Questo tipo di disobbedienza civile mi sembra inefficace, meglio un pressing sul presidente Rohani: costringerlo a mantenere le promesse, incoraggiarlo a promuovere la cultura della protesta come ha fatto in questi giorni, sostenerlo contro le ali più oltranziste.

Il presidente statunitense Trump ha chiesto al Consiglio di Sicurezza dell’Onu di esprimersi sulle proteste iraniane, e questa mossa è stata percepita come un’ingerenza negli affari interni della Repubblica islamica. Di pari passo, Trump ha approvate nuove sanzioni a cinque società iraniane. A metà gennaio, probabilmente decertificherà l’accordo nucleare: in quale direzione sta andando la politica estera americana?
Nella peggiore direzione possibile: l’amministrazione Trump ha bandito i cittadini musulmani inclusi gli iraniani, sta smantellando l’accordo internazionale sul nucleare, tace sulla tragedia in Yemen, continua la demenziale alleanza con l’Arabia Saudita… non ultimo parla di rinominare il Golfo Persico «Golfo Arabo», il che fa indignare tutti gli iraniani, compresi quelli all’opposizione.

C’è il rischio di un nuovo conflitto mediorientale?
Da anni Iran e Arabia Saudita si fanno la guerra, per procura, in Siria, Iraq, Yemen.

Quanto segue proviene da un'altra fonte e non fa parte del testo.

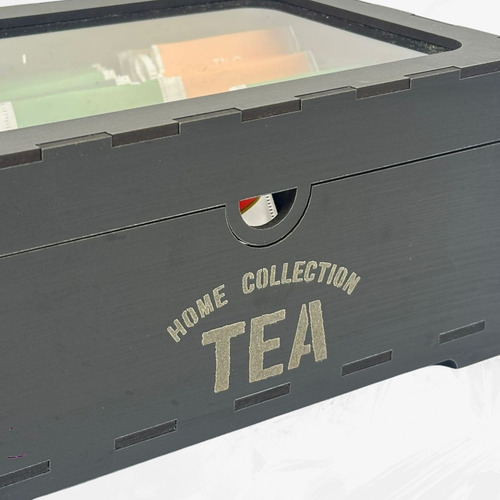 Caja De Te Madera Organizador - 6 Divisiones Removibles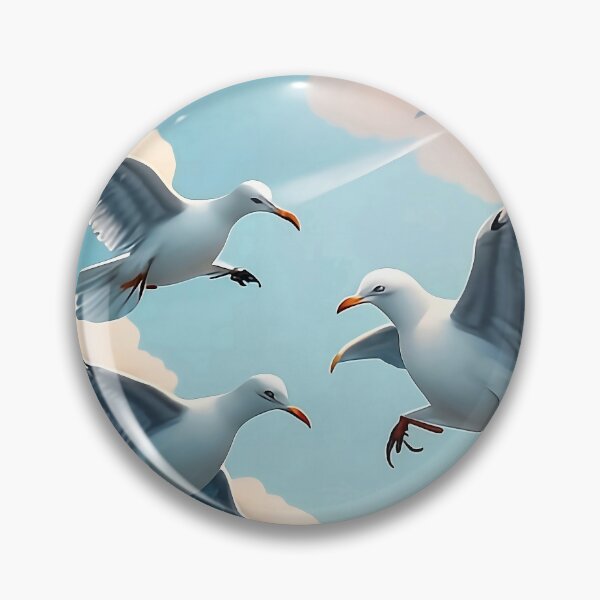 Item preview, Soaring High: Seagulls in the Pastel Sky designed and sold by Serene Strokes Art.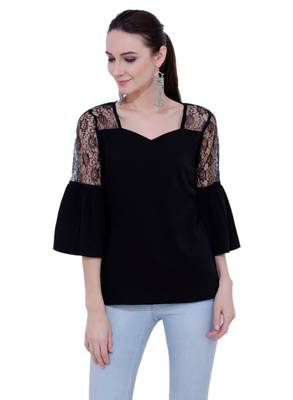 Black plain Crepe tops 1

La protesta iraniana contro la politica estera del loro governo è anche frutto della morsa della guerra che essi sentono vicina sia economicamente (per gli aiuti iraniani alle forze siriane, irachene e yemenite) sia in materia di sicurezza. L’attentato del giugno scorso al Parlamento iraniano e alla tomba dell’Ayatollah Khomeini ha profondamente scosso gli iraniani, che si pensavano immuni al terrore che li circonda.

Quale dovrebbe essere la posizione della Ue per evitare la guerra che si profila all’orizzonte?
Insistere sul programma del nucleare, non solo perché serva alle aziende europee per espandersi in Iran, ma per impegnare le autorità iraniane nel rispetto dei diritti dei loro cittadini.